Referring to the disclosed embodiments generally, various vertebral pedicle screw systems are disclosed. The components of the vertebral pedicle screw systems can be fabricated from biologically acceptable materials suitable for medical applications, including metals, synthetic polymers, ceramics and bone material and/or their composites. For example, the components, individually or collectively, can be fabricated from materials such as stainless steel alloys, commercially pure titanium, titanium alloys, Grade 5 titanium, super-elastic titanium alloys, cobalt-chrome alloys, superelastic metallic alloys (e.g., Nitinol, super elasto-plastic metals, such as GUM METAL®), ceramics and composites thereof such as calcium phosphate (e.g., SKELITE™), thermoplastics such as polyaryletherketone (PAEK) including polyetheretherketone (PEEK), polyetherketoneketone (PEKK) and polyetherketone (PEK), carbon-PEEK composites, PEEK-BaSO4 polymeric rubbers, polyethylene terephthalate (PET), fabric, silicone, polyurethane, silicone-polyurethane copolymers, polymeric rubbers, polyolefin rubbers, hydrogels, semi-rigid and rigid materials, elastomers, rubbers, thermoplastic elastomers, thermoset elastomers, elastomeric composites, rigid polymers including polyphenylene, polyimide, polyimide, polyetherimide, polyethylene, epoxy, bone material including autograft, allograft, xenograft or transgenic cortical and/or corticocancellous bone, and tissue growth or differentiation factors, partially resorbable materials, such as, for example, composites of metals and calcium-based ceramics, composites of PEEK and calcium based ceramics, composites of PEEK with resorbable polymers, totally resorbable materials, such as, for example, calcium based ceramics such as calcium phosphate, tri-calcium phosphate (TCP), hydroxyapatite (HA)-TCP, calcium sulfate, or other resorbable polymers such as polyaetide, polyglycolide, polytyrosine carbonate, polycaroplaetohe, polylactic acid or polylactide and their combinations.
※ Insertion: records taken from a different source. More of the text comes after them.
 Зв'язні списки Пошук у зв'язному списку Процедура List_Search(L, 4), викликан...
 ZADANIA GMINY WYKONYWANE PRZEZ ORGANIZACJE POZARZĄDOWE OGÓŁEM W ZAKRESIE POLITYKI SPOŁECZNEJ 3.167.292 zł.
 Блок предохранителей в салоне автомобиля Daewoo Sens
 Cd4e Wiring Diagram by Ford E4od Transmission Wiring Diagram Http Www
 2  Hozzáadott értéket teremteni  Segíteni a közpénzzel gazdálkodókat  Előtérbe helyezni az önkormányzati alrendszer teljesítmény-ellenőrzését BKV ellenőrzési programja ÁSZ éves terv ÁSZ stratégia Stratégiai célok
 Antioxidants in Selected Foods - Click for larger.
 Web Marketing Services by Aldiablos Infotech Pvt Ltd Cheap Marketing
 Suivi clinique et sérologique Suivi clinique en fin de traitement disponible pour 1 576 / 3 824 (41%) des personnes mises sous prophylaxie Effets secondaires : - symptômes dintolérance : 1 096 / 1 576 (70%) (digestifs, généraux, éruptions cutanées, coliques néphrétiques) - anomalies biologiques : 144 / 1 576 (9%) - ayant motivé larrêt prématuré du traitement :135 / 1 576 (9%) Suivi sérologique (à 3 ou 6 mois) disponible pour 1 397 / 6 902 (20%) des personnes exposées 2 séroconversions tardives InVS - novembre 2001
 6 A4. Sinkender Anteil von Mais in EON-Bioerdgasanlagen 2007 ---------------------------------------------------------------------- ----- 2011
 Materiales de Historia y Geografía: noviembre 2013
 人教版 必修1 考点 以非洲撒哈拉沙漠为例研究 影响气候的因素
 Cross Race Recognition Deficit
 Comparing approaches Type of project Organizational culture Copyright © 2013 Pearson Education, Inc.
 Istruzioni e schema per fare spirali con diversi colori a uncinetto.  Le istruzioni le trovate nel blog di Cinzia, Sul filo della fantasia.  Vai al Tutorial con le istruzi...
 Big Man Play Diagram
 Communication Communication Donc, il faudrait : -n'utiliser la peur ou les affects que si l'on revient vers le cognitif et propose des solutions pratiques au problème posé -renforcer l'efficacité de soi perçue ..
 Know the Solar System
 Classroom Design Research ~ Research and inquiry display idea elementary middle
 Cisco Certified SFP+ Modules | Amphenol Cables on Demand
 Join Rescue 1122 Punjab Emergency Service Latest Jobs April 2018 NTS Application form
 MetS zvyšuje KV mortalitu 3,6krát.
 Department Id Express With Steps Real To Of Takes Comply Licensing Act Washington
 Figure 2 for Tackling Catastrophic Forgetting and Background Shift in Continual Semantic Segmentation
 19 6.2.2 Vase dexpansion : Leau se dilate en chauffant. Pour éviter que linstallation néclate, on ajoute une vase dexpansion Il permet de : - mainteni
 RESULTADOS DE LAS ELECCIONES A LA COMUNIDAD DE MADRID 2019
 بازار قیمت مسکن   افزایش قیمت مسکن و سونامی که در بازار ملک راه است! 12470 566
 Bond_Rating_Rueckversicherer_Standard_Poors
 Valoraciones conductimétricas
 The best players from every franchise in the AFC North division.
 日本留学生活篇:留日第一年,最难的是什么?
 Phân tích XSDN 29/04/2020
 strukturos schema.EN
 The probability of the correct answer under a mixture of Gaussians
Various components of the vertebral implant system may be formed or constructed with material composites, including the above materials, to achieve various desired characteristics such as strength, rigidity, elasticity, compliance, biomechanical performance, durability and radiolucency or imaging preference. The components of the present vertebral pedicle screw system, individually or collectively, may also be fabricated from a heterogeneous material such as a combination of two or more of the above-described materials. The components of the vertebral implant system may be monolithically formed, integrally connected or include fastening elements and/or instruments, as described herein. The components of the vertebral implant system may be formed using a variety of subtractive and additive manufacturing techniques, including, but not limited to machining, milling, extruding, molding, 3D-printing, sintering, coating, vapor deposition, and laser/beam melting.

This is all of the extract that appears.